We believe that we have sufficient liquid assets, cash flows from operations and borrowing capacity under our credit agreement to meet our financial commitments, debt service obligations, contingencies and anticipated capital expenditures for the next twelve months. However, we are subject to business and operational risks that could adversely affect our cash flow. A material decrease in our cash flows would likely produce a corollary adverse effect on our borrowing capacity and our ability to pay distributions to our unitholders. In addition, we have not paid any distributions on our subordinated units for any quarter after the quarter ended March 31, 2012. From time to time, we may issue debt and equity securities.
Credit Agreement
The original maximum availability under our credit facility with PNC Bank, N.A. as administrative agent, was $200.0 million. On June 8, 2011, with the consent of the lenders, we exercised the option to increase the amount available to borrow under the credit agreement by $50.0 million to $250.0 million as part of the Elk Horn acquisition.
On July 29, 2011, we executed an amended and restated senior secured credit facility with PNC Bank, N.A., as administrative agent, and a group of participating lenders. The maximum availability under the amended and restated credit facility is $300.0 million, with a one-time option to increase the availability by an amount not to exceed $50.0 million. Of the $300.0 million, $75.0 million is available for letters of credit.
Loans under the credit agreement bear interest at either (i) a base rate equaling the highest of (a) the Federal Funds Open Rate plus 0.50%; (b) the prime rate; or (c) daily LIBOR plus 1.00%, plus an applicable margin in each case or (ii) LIBOR plus an applicable margin, at our option. The applicable margin for the base rate option is 1.50% to 2.50%, and the applicable margin for the LIBOR option is 2.50% to 3.50%, each of which depends on our and our subsidiaries’ consolidated leverage ratio (“Consolidated Leverage Ratio”). The credit agreement also contains letter of credit fees equal to an applicable margin of 2.50% to 3.50% depending on the Consolidated Leverage Ratio, multiplied by the aggregate amount available to be drawn on the letters of credit, and a 0.15% fronting fee payable to the administrative agent. In addition, we incur a commitment fee on the unused portion of the credit agreement at a rate of 0.375% to 0.50% per annum, depending on the Consolidated Leverage Ratio. Borrowings on the line of credit are collateralized by all of our unsecured assets.

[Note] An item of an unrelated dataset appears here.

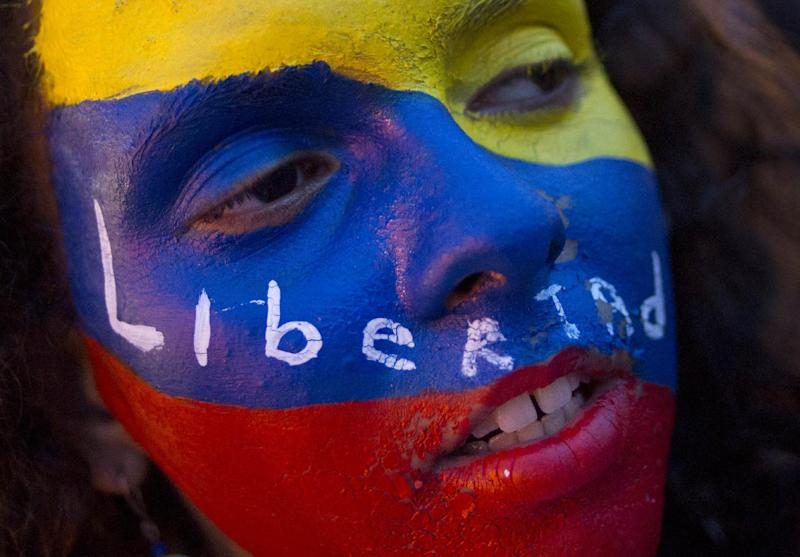 """An anti-government protester with her face painted in the colors of Venezuela's flag with the Spanish word """"Freedom"""" marches in Caracas, Venezuela, Wednesday, April 16, 2014. The opposition wants President Nicolas Maduro's government to free jailed opponents and create an independent truth commission to determine responsibility for deaths tied to protests that have rocked the nation since February. (AP Photo/Ramon Espinosa)"""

Our credit agreement requires us to maintain certain minimum financial ratios and contains certain restrictive provisions, including among others, restrictions on making loans, investments and advances, incurring additional indebtedness, guaranteeing indebtedness, creating liens, and selling or assigning units. As of and for the year ended December 31, 2013, we are in compliance with respect to all covenants contained in the credit agreement. The credit agreement expires in July 2016.

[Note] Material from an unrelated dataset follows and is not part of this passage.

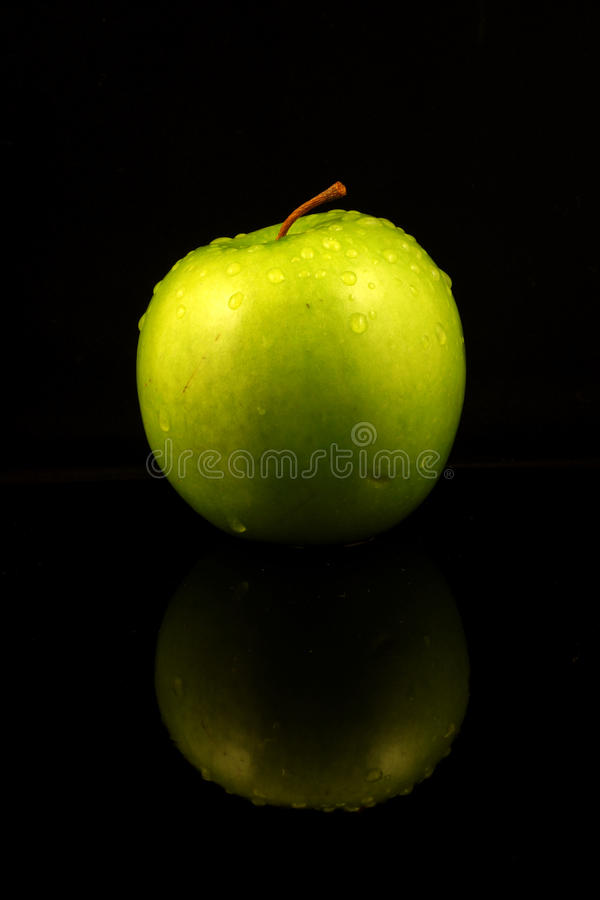 Green Apple. On black background was taken on:Auguest 24th ,2010 royalty free stock images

On April 19, 2013, we entered into an amendment of the amended and restated senior secured credit facility. The amendment provided for an increase in the maximum allowed investments in coal-related entities outside of our current partnership structure (i.e. joint ventures) under the amended and restated senior secured credit facility from $25 million to $40 million. The amendment also altered the maximum leverage ratio allowed under the amended and restated senior secured credit facility and also altered the pricing grid to include applicable interest rates for borrowings, letter of credit fees and commitment fees on unused borrowings based upon the new maximum leverage ratio. The amendment increases the
maximum leverage ratio of the amended and restated senior secured credit facility to 3.75 from April 1, 2013 through March 31, 2015, then steps the maximum leverage ratio down to its previous level of 3.0 after December 31, 2015. All other terms of the amended and restated senior secured credit facility were not affected by the amendment.
At December 31, 2013, we had borrowed $162.0 million at a variable interest rate of LIBOR plus 3.00% (3.17% at December 31, 2013) and an additional $5.0 million at a variable interest rate of the prime rate plus 2.00% (5.25% at December 31, 2013). In addition, we had outstanding letters of credit of approximately $21.5 million at a fixed interest rate of 3.00% at December 31, 2013. Based upon a maximum borrowing capacity of 3.75 times a trailing twelve-month EBITDA calculation (as defined in the credit agreement), we had not used $56.1 million of the borrowing availability at December 31, 2013. During the three month period ended December 31, 2013, we had average borrowings outstanding of approximately $161.1 million under our credit agreement.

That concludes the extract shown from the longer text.